» **WORK REQUIRED**: Copy the rows below word for word, keeping every number, bracket, and punctuation mark unchanged.

* Begin MATERIAL SHOWN *

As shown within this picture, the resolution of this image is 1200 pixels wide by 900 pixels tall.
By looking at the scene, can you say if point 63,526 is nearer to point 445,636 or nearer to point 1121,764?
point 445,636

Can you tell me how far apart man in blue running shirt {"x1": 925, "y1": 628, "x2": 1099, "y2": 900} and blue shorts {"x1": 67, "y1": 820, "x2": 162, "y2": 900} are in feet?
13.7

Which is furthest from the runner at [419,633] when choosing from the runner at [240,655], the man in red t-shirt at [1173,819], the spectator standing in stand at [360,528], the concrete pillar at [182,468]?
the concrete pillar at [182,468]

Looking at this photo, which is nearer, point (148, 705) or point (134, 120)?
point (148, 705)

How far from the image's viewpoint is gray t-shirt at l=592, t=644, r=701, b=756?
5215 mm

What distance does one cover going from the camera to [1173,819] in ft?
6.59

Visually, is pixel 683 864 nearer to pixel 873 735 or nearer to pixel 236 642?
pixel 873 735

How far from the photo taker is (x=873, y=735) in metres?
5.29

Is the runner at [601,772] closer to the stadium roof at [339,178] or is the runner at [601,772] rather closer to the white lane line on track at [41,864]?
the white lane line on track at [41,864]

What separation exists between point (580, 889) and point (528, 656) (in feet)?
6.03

* End MATERIAL SHOWN *

» **WRITTEN REPLY**:
As shown within this picture, the resolution of this image is 1200 pixels wide by 900 pixels tall.
By looking at the scene, can you say if point 63,526 is nearer to point 445,636 or nearer to point 1121,764?
point 445,636

Can you tell me how far apart man in blue running shirt {"x1": 925, "y1": 628, "x2": 1099, "y2": 900} and blue shorts {"x1": 67, "y1": 820, "x2": 162, "y2": 900} are in feet?
13.7

Which is furthest from the runner at [419,633] when choosing from the runner at [240,655], the man in red t-shirt at [1173,819], the spectator standing in stand at [360,528], the concrete pillar at [182,468]?
the concrete pillar at [182,468]

Looking at this photo, which is nearer, point (148, 705) or point (134, 120)?
point (148, 705)

How far from the image's viewpoint is gray t-shirt at l=592, t=644, r=701, b=756?
5215 mm

What distance does one cover going from the camera to [1173,819] in ft?
6.59

Visually, is pixel 683 864 nearer to pixel 873 735 or nearer to pixel 236 642?
pixel 873 735

How far from the photo taker is (x=873, y=735) in metres?
5.29

Is the runner at [601,772] closer to the stadium roof at [339,178] or is the runner at [601,772] rather closer to the white lane line on track at [41,864]?
the white lane line on track at [41,864]

What separation exists between point (580, 889) and point (528, 656) (in feet)?
6.03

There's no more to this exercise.